The California Walnut Commission encourages farmers to follow its harvest best practices, which recommend getting the walnuts off the orchard floor and transported to a huller/dehydrator as soon as possible, to prevent any quality problems or potential theft.

In addition, Greathouse said, farmers have orchards marked with No Trespassing signs warning people to stay out of the orchards for their own safety, but also to ensure walnut quality.

"Marked or not marked, you can't go on the farmers' property without permission and really, it's more about the liability and the safety of the public.
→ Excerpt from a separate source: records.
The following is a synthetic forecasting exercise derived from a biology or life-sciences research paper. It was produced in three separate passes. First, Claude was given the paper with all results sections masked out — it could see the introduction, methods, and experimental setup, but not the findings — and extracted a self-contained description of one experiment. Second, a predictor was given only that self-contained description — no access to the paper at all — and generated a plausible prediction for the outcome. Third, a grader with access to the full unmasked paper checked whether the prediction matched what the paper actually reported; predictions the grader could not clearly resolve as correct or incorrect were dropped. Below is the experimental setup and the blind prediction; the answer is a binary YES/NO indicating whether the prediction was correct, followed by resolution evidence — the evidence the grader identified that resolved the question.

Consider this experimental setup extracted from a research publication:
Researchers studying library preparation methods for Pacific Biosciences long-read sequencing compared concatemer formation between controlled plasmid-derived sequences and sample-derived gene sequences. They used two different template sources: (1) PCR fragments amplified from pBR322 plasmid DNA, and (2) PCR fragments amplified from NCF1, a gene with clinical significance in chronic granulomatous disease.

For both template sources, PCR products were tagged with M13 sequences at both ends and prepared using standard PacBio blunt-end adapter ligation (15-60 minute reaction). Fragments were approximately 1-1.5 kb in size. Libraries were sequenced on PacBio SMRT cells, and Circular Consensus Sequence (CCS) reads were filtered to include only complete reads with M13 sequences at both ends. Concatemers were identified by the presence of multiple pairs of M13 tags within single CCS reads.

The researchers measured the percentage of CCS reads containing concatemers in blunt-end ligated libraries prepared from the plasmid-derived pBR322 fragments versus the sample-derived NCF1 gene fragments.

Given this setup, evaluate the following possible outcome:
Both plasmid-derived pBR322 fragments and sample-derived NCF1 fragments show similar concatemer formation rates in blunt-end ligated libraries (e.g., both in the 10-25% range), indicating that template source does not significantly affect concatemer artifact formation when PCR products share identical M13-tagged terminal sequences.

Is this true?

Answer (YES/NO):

People don't know if there's a crew out there harvesting or anything that might be going on," he said.

Yuba County Sheriff's Deputy Jeremy Baumgardner encourages farmers to post No Trespassing signs, use security cameras, hire security companies, use social media with neighbors to patrol the area and, most of all, "report, report, report."
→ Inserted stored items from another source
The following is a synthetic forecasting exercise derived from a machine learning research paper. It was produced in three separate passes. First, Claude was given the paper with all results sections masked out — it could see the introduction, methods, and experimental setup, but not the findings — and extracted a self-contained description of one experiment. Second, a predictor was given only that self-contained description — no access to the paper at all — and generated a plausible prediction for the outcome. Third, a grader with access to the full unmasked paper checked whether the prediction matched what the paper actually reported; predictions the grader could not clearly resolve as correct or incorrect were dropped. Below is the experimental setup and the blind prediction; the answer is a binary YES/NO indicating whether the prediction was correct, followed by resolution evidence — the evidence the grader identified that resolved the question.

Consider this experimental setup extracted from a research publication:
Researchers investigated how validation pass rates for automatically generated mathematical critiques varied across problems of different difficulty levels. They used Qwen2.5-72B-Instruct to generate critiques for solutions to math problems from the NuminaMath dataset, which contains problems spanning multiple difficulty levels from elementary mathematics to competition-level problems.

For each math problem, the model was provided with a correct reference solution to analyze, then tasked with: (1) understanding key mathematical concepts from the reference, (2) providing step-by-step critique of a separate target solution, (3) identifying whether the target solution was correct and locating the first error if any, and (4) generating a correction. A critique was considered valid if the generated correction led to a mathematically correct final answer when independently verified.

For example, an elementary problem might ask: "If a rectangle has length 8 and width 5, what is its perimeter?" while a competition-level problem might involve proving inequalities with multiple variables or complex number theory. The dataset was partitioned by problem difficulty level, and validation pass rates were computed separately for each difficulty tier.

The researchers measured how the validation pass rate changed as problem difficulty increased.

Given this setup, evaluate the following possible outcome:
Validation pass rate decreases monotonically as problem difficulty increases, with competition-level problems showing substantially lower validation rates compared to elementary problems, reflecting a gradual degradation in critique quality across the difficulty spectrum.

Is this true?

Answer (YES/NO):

"Farmers need to report the crimes that are occurring," Baumgardner said. "A lot of guys don't take the time to contact local authorities and report what was stolen. Yuba County has an online reporting system, so if you don't have suspects, you access the county's website and report that crime. If a part of our county is getting targeted by thieves, if you don't report it, we can't push resources to that area to help with that issue."

The Yuba-Sutter Farm Bureau, along with other county Farm Bureaus, sells No Trespassing signs and offers SmartWater liquid for marking equipment to deter theft and aid in recovery.

(Christine Souza is an assistant editor of Ag Alert. She may be contacted at csouza@cfbf.com.)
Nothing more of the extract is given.